WORK REQUEST A
In the passage on bug bites, rewrite the part starting with "If you experience" and going on through "for certain bugs.", substituting "blankets" for "sheets".
WORK REQUEST B
According to the passage on bug bites, which stinging insects are repellents not effective against?
WORK REQUEST C
Continue the passage on bug bites from where it stops.

SELECTED EXTRACT
◇ ◇ ◇

Bug Bites While Sleeping
Getting bug bites at night, especially when you’re asleep is no fun. There are three likely sources for bug bites at night — spiders, mosquitos or bed bugs. Spiders and mosquitos usually find their way into your home — and into your bedroom — during the warmer months.
“Honestly, many mosquito and spider bites look similar. With a new spider bite, you may see two distinct dots from the spider’s fang. Spider bites also tend to swell in more of a circular shape and mosquito welts look more uneven. For symptoms, spider bites often come with more pain, but both can be itchy,” Robinson says.
If you experience bug bites in clusters at night, make sure to check your bed for bed bugs. Pull back the sheets to look for any of the reddish, brown bugs, particularly focusing on reviewing the seams and the head of the bed.
How to Prevent Bug Bites
“As the saying goes, an ounce of prevention is worth a pound of cure. While some bug bites can’t really be prevented, there are proven ways to guard off others,” Robinson says.
Using insect repellent can be an effective prevention method, but only for certain bugs.
- Non-preventable. Unfortunately, repellents aren’t effective against stinging insects, such as bees, wasps or hornets. They also don’t keep spiders away. You really can’t prevent stings or bites from these pests, other than staying away from areas of known infestation.
- Preventable. Repellents are extremely useful in keeping mosquitoes, biting flies, gnats, fleas, chiggers and ticks away.

◇ ◇ ◇

RECORDED DATA

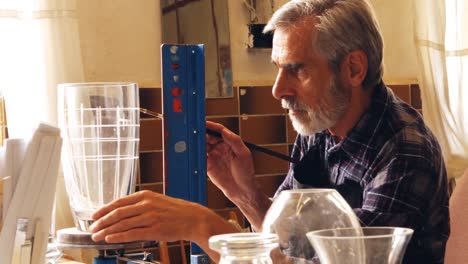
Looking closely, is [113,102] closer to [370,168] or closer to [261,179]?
[370,168]

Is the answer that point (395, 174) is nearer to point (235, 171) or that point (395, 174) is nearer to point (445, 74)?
point (235, 171)

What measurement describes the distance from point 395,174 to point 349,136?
0.64ft

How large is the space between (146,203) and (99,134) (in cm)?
27

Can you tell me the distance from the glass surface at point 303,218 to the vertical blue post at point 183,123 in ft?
2.00

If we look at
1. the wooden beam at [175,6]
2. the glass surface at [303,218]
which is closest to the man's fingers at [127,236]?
the glass surface at [303,218]

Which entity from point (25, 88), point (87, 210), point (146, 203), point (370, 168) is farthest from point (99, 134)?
point (25, 88)

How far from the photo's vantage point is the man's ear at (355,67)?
181cm

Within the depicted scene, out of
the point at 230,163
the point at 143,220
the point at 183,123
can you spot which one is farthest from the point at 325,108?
the point at 143,220

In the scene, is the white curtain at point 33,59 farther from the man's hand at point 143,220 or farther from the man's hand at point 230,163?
the man's hand at point 143,220

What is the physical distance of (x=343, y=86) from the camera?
183 centimetres

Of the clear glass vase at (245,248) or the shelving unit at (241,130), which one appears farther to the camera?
the shelving unit at (241,130)

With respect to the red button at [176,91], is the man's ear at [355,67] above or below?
above

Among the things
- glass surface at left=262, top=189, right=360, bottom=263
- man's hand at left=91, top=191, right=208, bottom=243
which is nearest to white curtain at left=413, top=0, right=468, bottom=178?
man's hand at left=91, top=191, right=208, bottom=243

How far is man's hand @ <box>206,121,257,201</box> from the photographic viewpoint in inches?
68.6
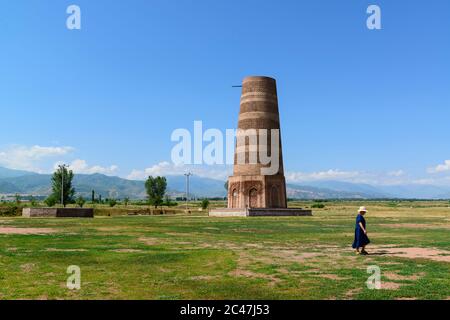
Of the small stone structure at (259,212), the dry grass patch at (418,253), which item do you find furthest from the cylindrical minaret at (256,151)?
the dry grass patch at (418,253)

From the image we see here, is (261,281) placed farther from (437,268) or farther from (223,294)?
(437,268)

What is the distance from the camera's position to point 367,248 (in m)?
18.7

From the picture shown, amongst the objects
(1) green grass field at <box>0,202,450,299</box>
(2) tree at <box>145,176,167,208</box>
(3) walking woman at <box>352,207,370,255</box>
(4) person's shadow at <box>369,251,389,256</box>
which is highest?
(2) tree at <box>145,176,167,208</box>

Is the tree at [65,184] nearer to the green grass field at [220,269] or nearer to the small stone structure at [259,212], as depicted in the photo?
the small stone structure at [259,212]

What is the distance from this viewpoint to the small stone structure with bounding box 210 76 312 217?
55406 millimetres

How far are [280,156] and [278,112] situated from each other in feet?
18.4

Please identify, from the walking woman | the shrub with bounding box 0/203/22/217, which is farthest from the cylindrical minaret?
the walking woman

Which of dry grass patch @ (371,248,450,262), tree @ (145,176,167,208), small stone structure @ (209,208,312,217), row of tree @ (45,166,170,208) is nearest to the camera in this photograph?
dry grass patch @ (371,248,450,262)

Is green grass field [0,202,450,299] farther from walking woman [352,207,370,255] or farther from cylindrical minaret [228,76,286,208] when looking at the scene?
cylindrical minaret [228,76,286,208]

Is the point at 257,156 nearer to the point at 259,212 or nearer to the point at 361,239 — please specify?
the point at 259,212

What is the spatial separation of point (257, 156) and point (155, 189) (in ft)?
135

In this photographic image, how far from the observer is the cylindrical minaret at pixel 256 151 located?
55438 millimetres

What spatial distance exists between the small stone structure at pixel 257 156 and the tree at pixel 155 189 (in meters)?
37.3
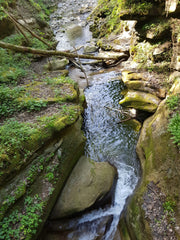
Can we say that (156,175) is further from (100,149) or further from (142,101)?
(142,101)

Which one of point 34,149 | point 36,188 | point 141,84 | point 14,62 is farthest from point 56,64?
point 36,188

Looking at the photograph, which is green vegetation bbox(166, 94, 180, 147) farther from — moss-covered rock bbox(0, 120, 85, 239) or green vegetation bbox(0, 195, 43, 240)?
green vegetation bbox(0, 195, 43, 240)

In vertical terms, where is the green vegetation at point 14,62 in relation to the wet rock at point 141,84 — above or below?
above

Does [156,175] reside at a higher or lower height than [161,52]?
lower

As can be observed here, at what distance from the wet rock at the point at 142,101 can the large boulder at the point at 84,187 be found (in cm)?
340

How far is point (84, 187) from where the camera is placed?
5.30 meters

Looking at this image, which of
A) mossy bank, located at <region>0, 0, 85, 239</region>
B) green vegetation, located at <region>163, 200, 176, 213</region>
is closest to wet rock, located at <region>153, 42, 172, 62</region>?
mossy bank, located at <region>0, 0, 85, 239</region>

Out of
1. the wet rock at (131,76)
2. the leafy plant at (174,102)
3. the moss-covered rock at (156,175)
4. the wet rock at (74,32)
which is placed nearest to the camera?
the moss-covered rock at (156,175)

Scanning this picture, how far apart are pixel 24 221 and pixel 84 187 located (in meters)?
2.01

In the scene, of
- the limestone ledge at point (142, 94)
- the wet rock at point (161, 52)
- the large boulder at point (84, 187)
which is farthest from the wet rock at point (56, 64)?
the large boulder at point (84, 187)

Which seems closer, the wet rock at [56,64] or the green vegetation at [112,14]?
the green vegetation at [112,14]

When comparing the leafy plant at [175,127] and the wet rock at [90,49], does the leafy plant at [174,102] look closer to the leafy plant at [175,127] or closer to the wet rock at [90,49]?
the leafy plant at [175,127]

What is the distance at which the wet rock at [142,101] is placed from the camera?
7.37 m

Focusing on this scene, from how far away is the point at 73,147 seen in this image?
18.8ft
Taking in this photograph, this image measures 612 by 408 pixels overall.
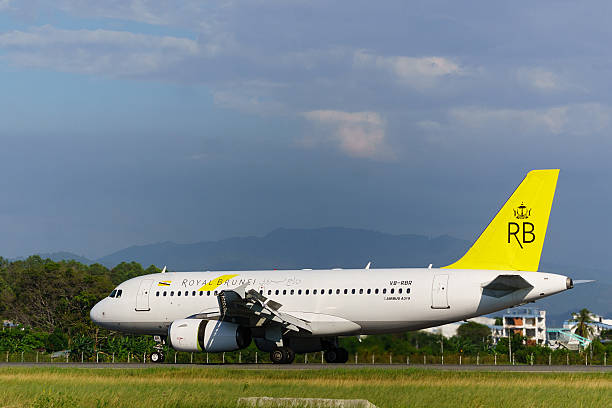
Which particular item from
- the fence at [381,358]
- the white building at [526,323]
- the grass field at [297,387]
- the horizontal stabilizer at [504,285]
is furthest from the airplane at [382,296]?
the white building at [526,323]

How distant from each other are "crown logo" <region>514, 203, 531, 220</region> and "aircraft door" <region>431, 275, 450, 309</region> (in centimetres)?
371

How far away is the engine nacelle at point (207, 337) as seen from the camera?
33.1 metres

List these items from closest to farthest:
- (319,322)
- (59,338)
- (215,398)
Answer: (215,398) < (319,322) < (59,338)

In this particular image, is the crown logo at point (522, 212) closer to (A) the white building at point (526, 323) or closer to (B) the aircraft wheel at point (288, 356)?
(B) the aircraft wheel at point (288, 356)

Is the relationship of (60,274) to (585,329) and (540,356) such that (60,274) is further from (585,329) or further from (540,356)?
(585,329)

◇ ◇ ◇

RESULT A
If you experience bug bites in clusters at night, make sure to check your bed for bed bugs. Pull back the blankets to look for any of the reddish, brown bugs, particularly focusing on reviewing the seams and the head of the bed.
How to Prevent Bug Bites
“As the saying goes, an ounce of prevention is worth a pound of cure. While some bug bites can’t really be prevented, there are proven ways to guard off others,” Robinson says.
Using insect repellent can be an effective prevention method, but only for certain bugs.

RESULT B
Bees, wasps or hornets.

RESULT C
Mosquito repellents containing picaridin and DEET are the most recommended forms of prevention. Wristbands, stickers or other wearables containing repellent are not as effective, regardless of the repellent type used.
“If you’re specifically trying to fend off ticks, products with DEET are best. You may also consider permethrin-treated clothing and gear. For pests like gnats and mosquitos, using either DEET, picaridin or PMD (para-Menthane-3,8-diol) products work well. If you’re trying to go all-natural, lemon eucalyptus oil is a great option. It’s safe for use on children over the age of 3,” Robinson says.
Robinson offers these tips when using bug spray:
- Lightly cover skin. Use just enough to lightly cover, but not saturate, your skin. If you’re using with sunscreen, apply the sunscreen before the bug spray. Frequent reapplication of repellent isn’t necessary.
- Don’t apply under clothing. Apply insect repellent to exposed skin, clothing or both, but not under clothing.
- Wash your hands. Clean your hands after applying repellent, and don’t apply it to the hands of small children, as they will end up rubbing their eyes.
- Not for everyone. Some products, especially those with higher DEET contents aren’t for very young children. Read the label to make sure you’re using products safely.
How to Treat Bug Bites
From ice to oatmeal and even honey — there are plenty of home remedies you can try to help relieve itching bug bites.
“Start by using cold compresses for stings or bites. An over-the-counter cortisone cream is great for itching. If these options don’t provide enough relief, consider a trip to urgent care for a prescription cream or ointment. If you believe your bug bite is infected, definitely come see us,” Robinson says.